桃髪の錬金術師

孤島の魔神

 周囲は絶海、見える陸はなし。

 半永久に霊力を自己産出し、全体に巡回、それで海上に浮く孤島。名を、弧神島こがみじま

 かつては一体の神が、沈むまで守り続けていたという伝説上の島がモチーフに作られた、人工島である。

 所有するのは、対神学園・ラグナロク。年に一度行われる、修学旅行の行き先となる。自然と相まったテーマパークもあり、毎年十億を超える来島数を誇っている。

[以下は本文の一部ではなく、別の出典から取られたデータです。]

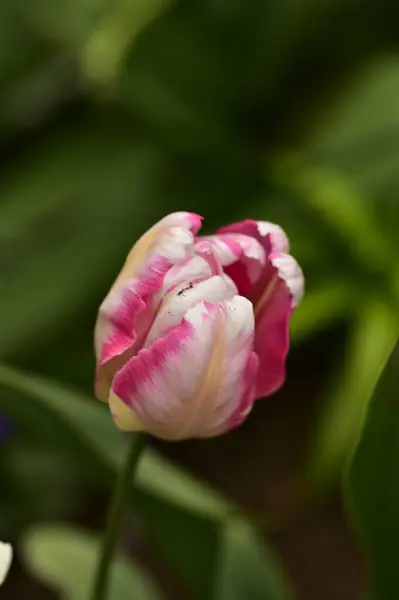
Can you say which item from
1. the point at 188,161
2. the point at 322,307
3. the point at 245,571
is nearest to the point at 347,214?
the point at 322,307

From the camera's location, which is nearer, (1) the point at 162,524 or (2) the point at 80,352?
(1) the point at 162,524

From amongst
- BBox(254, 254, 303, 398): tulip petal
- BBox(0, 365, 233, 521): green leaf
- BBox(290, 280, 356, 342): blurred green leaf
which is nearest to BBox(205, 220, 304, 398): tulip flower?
BBox(254, 254, 303, 398): tulip petal

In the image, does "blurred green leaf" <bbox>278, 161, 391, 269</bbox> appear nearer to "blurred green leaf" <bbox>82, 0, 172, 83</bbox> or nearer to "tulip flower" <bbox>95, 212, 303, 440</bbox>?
"blurred green leaf" <bbox>82, 0, 172, 83</bbox>

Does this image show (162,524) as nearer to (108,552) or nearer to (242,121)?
(108,552)

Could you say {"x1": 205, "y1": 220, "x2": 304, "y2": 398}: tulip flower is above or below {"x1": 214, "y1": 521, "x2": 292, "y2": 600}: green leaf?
above

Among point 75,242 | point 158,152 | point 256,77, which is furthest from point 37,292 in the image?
point 256,77

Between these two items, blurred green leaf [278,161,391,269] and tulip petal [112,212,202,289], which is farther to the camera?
blurred green leaf [278,161,391,269]


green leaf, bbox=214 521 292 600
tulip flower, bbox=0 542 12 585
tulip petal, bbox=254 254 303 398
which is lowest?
green leaf, bbox=214 521 292 600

 そんな人工島に、また来島する者が一人。ただし彼女は船ではなく、単体で飛行してきていた。おもむろに、テーマパークの中の人工火山の上に着地する。

 人々で賑わう島の様子を一望し、親指の爪を噛む。それが彼女の癖であったが、とくにイライラしているわけではなく、考え事をしているときに出てしまうものであった。

「ここ、かぁ……まぁいっか。素材は多いに越したことはないしね」

 指を鳴らして、背後に現出させる四つの陣。そこから出てきたのは、姿も形も異なる者達。基本は人の形ではあるものの、彼らが人外であることは明白だった。

 そのうちの一体――白衣をまとった紳士が、彼女の背後で片膝をつく。

「地の聖霊ノーム。召喚に応じてせ参じました。マスター、ご指示を」

「うん。とりあえずここにいる人間……五〇人くらい連れてきて。ウンディーネと一緒にさ」

「かしこまりました。して、連れてきた人間はいかように?」

「そだなぁ……とりあえず殺しておいて、全部の臓器を冷凍保存しよう。サラマンダー、どこか隠れられる場所を探しておいて?」

 サラマンダーと呼ばれた全身黒と赤の鎧に包まれた人型は口から火を噴く。そしてすぐに本物の火が燃えている火山の中へと、消えていった。

「サラマンダーが見つけた場所に保存しよう。連絡はで取ってね。密に」

 そう彼女が自分の頭を小突いて言うと、ノームとウンディーネ――ドレスから体まで全身水でできた人型の塊が飛んでいく。飛行能力のない彼らが飛んでいけたのは、もう一人の一番人として見える女性のおかげであった。

「シルフィード」

「はい、マスター」

 自分を召喚した主のまえに出て片膝をつく。その肩に手を置かれたシルフィードは、おもむろに顔を上げた。

「君は人間達に混じって、情報収集を頼む。ここが一体どんなところで、毎日どれくらいの人間が来るのか。それを調べてほしい」

「マスターは?」

「私はサラマンダーが隠れ家を見つけ出すまで隠れてるよ。術の準備もあるしね」

「かしこまりました」

 シルフィードは飛んでいく。

 残されたマスターは懐から紫の刀身を持つ短剣を取り出すと、背後の空間を切り裂いて、開いた別次元の中に入ってしまった。